> [WHAT YOU HAVE TO DO]
Please transcribe every line of the listing below word for word, leaving out the pictures.

— BEGIN SUPPLIED DATA —

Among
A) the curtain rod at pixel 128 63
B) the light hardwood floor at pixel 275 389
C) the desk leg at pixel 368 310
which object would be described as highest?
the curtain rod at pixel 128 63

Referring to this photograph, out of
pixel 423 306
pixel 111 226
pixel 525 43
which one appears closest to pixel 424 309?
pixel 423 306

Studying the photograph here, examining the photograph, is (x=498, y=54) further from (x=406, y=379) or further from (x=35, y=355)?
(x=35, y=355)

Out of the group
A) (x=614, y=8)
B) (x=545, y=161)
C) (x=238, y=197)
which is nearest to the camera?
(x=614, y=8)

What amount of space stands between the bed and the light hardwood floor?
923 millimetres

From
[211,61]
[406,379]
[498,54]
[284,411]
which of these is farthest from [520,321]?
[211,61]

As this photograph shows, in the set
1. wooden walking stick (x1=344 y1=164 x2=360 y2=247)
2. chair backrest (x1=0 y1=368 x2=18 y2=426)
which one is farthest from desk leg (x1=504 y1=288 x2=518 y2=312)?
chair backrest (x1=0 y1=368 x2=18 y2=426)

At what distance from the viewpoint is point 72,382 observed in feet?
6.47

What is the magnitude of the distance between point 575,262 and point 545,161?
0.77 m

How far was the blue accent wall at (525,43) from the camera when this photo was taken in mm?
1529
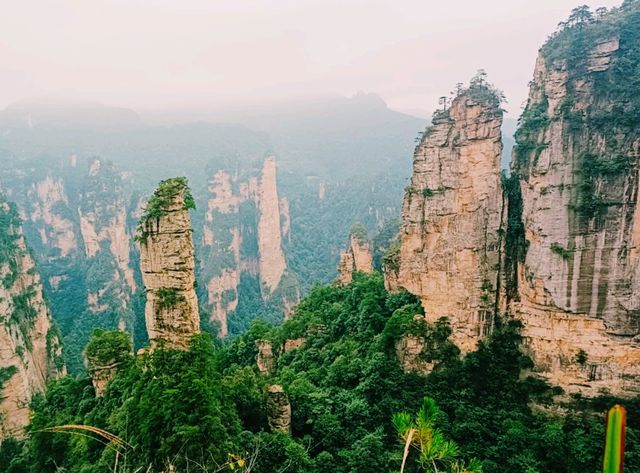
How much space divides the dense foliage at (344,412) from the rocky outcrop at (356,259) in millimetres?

— END SUPPLIED DATA —

> [IN RESPONSE]
Among
A) the curtain rod at pixel 128 63
B) the light hardwood floor at pixel 275 389
C) the desk leg at pixel 368 310
which object would be described as highest?
the curtain rod at pixel 128 63

Referring to this photograph, out of
pixel 423 306
pixel 111 226
pixel 525 43
which one appears closest to pixel 424 309?
pixel 423 306

Studying the photograph here, examining the photograph, is (x=498, y=54) further from (x=406, y=379) or further from (x=35, y=355)?
(x=35, y=355)

Out of the group
A) (x=614, y=8)
B) (x=545, y=161)
C) (x=238, y=197)
which is nearest to the camera?
(x=614, y=8)

What amount of space stands between the bed and the light hardwood floor?
923 millimetres

From
[211,61]
[406,379]
[498,54]
[284,411]
which of these is farthest from [520,321]?
[211,61]

As this photograph shows, in the set
1. wooden walking stick (x1=344 y1=164 x2=360 y2=247)
2. chair backrest (x1=0 y1=368 x2=18 y2=426)
which one is farthest from desk leg (x1=504 y1=288 x2=518 y2=312)?
chair backrest (x1=0 y1=368 x2=18 y2=426)

At what distance from the viewpoint is point 72,382 observed in feet?
6.47

What is the magnitude of the distance between point 575,262 and point 545,161?
0.77 m

How far was the blue accent wall at (525,43) from the camera when this photo was taken in mm?
1529
How much space divides the dense foliage at (344,412) from the rocky outcrop at (356,259) in millimetres?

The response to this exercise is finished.